Entretanto, se puderem admitir pensar o ensino pela via de um saber que não se sabe, concluiriam, sobre o que se passa no ato de ensinar, "primeiro, que a constituição do saber por um aluno tem vicissitudes que aquele que ensina ignora. Depois, a de que a transmissão pode acontecer sem uma mediação do saber e na presença-ausência, por assim dizer, daquele que ensina, no vazio que ele deixa, para que o desejo de saber se instaure no outro. Na possibilidade do aluno operar uma dessuposição de saber naquele que ensina. O efeito produzido por aquele que ensina escapa-lhe, posto que existe um saber do qual o sujeito nada sabe e, mesmo sendo desconhecido e estranho ao sujeito, pode sustentar o desejo tanto de saber quanto de ensinar. A transmissão vai acontecer se o desejo daquele que ensina suporta o desejo de saber do aprendiz, deixando-se guiar pelo seu próprio desejo de saber" (idem, p. 144).

Parece-nos, por fim, que tentar transmitir aos educadores o que a psicanálise nos ensina, menos que uma questão de instrumentalizá-los com conceitos psicanalíticos, talvez seja um modo de devolver-lhes a autoridade e a crença no seu savoir-faire conforme nos atesta a tradição.

 

REFERÊNCIAS BIBLIOGRÁFICAS:

BACHA, Márcia Neder. Psicanálise & educação: laços refeitos. São Paulo: Casa do Psicólogo, 2003.

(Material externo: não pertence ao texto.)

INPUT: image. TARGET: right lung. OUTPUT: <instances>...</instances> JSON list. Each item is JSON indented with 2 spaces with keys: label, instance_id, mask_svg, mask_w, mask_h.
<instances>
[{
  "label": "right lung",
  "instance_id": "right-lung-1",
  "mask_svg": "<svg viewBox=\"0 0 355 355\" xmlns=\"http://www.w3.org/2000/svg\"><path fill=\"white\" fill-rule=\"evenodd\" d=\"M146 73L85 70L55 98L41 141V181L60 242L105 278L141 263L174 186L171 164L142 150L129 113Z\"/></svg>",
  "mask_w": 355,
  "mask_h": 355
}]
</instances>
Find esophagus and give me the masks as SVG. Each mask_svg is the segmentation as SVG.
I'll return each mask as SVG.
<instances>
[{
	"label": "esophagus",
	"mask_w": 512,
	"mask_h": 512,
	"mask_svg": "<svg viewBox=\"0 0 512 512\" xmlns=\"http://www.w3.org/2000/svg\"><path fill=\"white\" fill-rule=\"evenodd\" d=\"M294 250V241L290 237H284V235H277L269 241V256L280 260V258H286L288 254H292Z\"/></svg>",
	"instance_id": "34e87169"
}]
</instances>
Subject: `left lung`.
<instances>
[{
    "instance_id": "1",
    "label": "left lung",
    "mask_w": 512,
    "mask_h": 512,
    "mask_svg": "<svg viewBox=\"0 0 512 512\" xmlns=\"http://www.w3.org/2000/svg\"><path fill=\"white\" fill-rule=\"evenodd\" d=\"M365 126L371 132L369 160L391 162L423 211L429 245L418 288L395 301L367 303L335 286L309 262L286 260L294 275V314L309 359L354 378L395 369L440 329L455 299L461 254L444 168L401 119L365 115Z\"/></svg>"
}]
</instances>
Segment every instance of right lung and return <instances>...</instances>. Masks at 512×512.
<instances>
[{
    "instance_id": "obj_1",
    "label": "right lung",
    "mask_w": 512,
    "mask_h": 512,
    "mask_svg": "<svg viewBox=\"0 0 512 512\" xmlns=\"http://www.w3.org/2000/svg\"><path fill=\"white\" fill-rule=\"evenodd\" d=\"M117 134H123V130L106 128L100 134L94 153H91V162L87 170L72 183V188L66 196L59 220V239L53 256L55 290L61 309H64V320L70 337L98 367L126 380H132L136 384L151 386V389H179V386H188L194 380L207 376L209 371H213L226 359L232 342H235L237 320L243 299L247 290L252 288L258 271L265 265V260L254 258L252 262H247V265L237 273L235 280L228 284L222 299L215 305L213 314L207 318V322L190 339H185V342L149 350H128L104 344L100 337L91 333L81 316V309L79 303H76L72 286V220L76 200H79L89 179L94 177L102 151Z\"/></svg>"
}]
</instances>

FERREIRA, Tânia. Freud e o ato do ensino, in LOPES, Eliane Marta Teixeira (org.) A psicanálise escuta a educação. Belo Horizonte: Autêntica, 2001, p. 107 – 149.

FREUD, Sigmund. A história do movimento psicanalítico (1914), in Obras completas, v.XIV, Rio de Janeiro: Imago,1996.

LAJONQUIÈRE, Leandro et KUPFER, Cristina (orgs.). A psicanálise, a educação e os impasses da subjetivação no mundo moderno. Anais do II colóquio do lugar de vida/lepsi. São Paulo: USP, 2000.

LOPES, Eliane Marta Teixeira (org.) A psicanálise escuta a educação. Belo Horizonte: Autêntica, 2001.

MACHADO, Adriana Marcondes et SOUZA, Marilene Proença Rebello de (orgs). Psicologia escolar: em busca de novos rumos. São Paulo: Casa do Psicólogo, 2004.

MRECH, Leny Magalhães (org.) O impacto da psicanálise na educação. São Paulo: Avercamp, 2005.

PRADO, Adélia. Poesia reunida. São Paulo: Siciliano, 1999.

SOUSA, William Amorim de. Pode a educação ser terapêutica? São Luís, 2005 (mimeo).